The medical community in Sunflower, Mount Vernon includes physicians across every stage of their careers — residents navigating the exhaustion of training, mid-career practitioners balancing clinical demands with family life, and veteran physicians carrying decades of experiences that challenge the boundaries of conventional medicine. Burnout touches all of them differently, but a common thread runs through: the desire to remember why they chose medicine in the first place, and the rare but profound moments that remind them.
Physician Burnout by Specialty
Percentage reporting at least one symptom (Medscape, 2024)
Medical Fact
A single session of moderate exercise improves executive function and working memory for up to 2 hours afterward.
Near-Death Experiences Reported by Physicians Near Sunflower, Mount Vernon
Transplant teams at Northeast medical centers near Sunflower, Mount Vernon, New York occasionally encounter a phenomenon that NDE research may help explain: organ recipients who report memories, preferences, or personality changes that seem to originate from the donor. While cellular memory remains speculative, the consistency of these reports across unrelated patients and transplant centers suggests something worth investigating.
Dr. Sam Parnia's AWARE study at NYU Langone placed visual targets on high shelves in resuscitation bays—images only visible from the ceiling. The implications for medical practice in Sunflower, Mount Vernon, New York are profound: if even one verified case of a patient accurately reporting these targets during cardiac arrest holds up, the relationship between brain function and consciousness must be fundamentally reconsidered.
Medical Fact
A daily 10-minute walk outdoors provides mental health benefits comparable to 45 minutes of indoor exercise.
Physician Wellness, Grief & Finding Meaning Near Sunflower, Mount Vernon
The Northeast's medical conferences near Sunflower, Mount Vernon, New York bring together physicians who, for a few days, step outside the relentless pace of clinical practice to remember why they chose medicine. The best conferences aren't about the latest drug or device—they're about the case that changed a physician's perspective, the patient who taught a lesson no textbook contained, the moment when medicine became something sacred.
The history of East Coast medicine is a history of firsts: the first medical school, the first hospital, the first vaccination campaign. Physicians in Sunflower, Mount Vernon, New York inherit this legacy of innovation, but also its burden. The pressure to advance, to publish, to break new ground can obscure the fundamental act of healing—which is, at its core, one human being paying careful attention to another.
Did You Know?
Hospitals are among the most haunted buildings in folklore worldwide — and the physician testimonies in this book suggest there may be a reason.
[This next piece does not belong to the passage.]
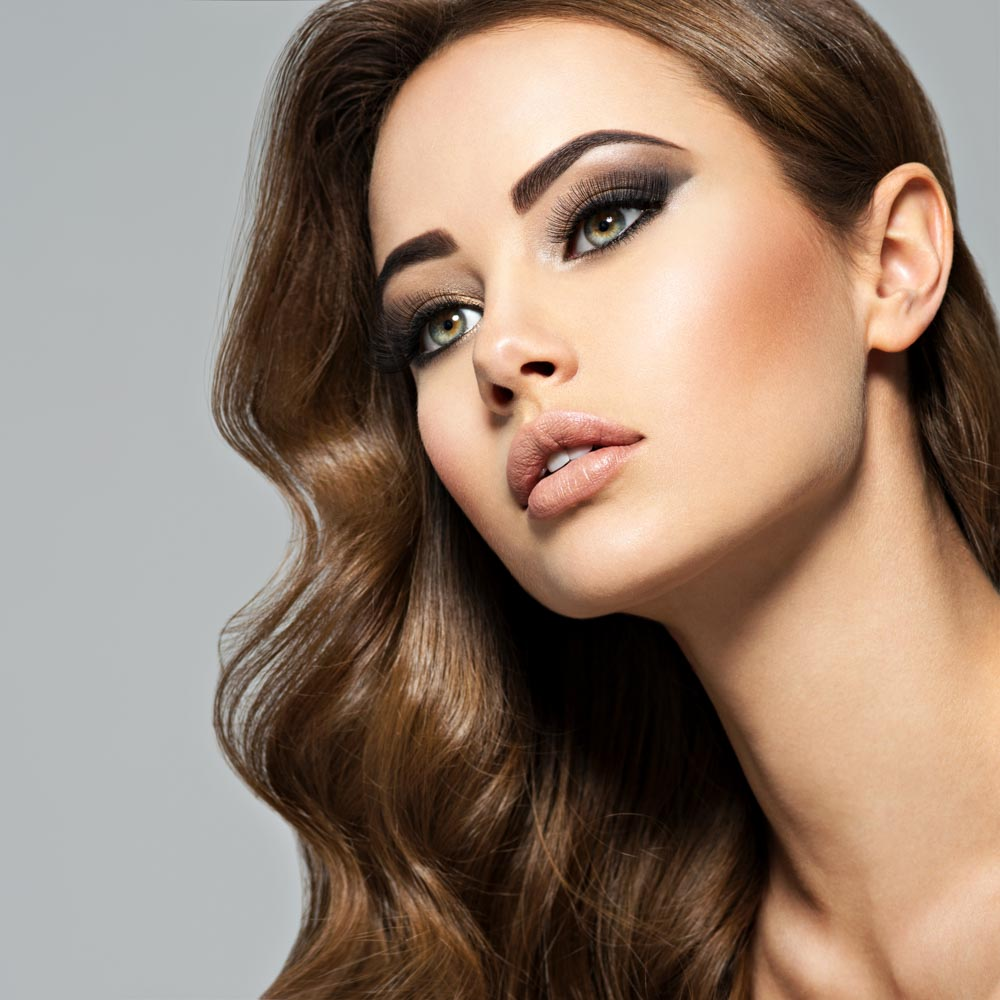 Restore Youthfulness with an Eyelid Lift   Spectrum Plastic Surgery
Faith, Medicine & the Unexplained in Sunflower, Mount Vernon, New York
The tradition of visiting the sick—bikur cholim in Judaism, the corporal works of mercy in Catholicism—creates a volunteer infrastructure near Sunflower, Mount Vernon, New York that supplements professional medical care. Faith communities that organize meal deliveries, transportation to appointments, and companionship for homebound patients provide a social determinant of health that no hospital can replicate.
The intersection of old-world faith and modern medicine is nowhere more visible than in Northeast hospitals near Sunflower, Mount Vernon, New York, where Catholic nuns established many of the region's first charitable care institutions. These religious women were the original nurse practitioners, combining spiritual comfort with physical care in a model that modern integrative medicine is only now rediscovering.
Reader Ratings Distribution
Based on 1,018 Goodreads ratings
Did You Know?
The white coat ceremony, now held at nearly every U.S. medical school, was first introduced at Columbia University in 1993.
Watch Dr. Kolbaba Share These Stories
Did You Know?
Dr. Kolbaba found that physicians who acknowledged the limits of medical science were often the most respected by their patients.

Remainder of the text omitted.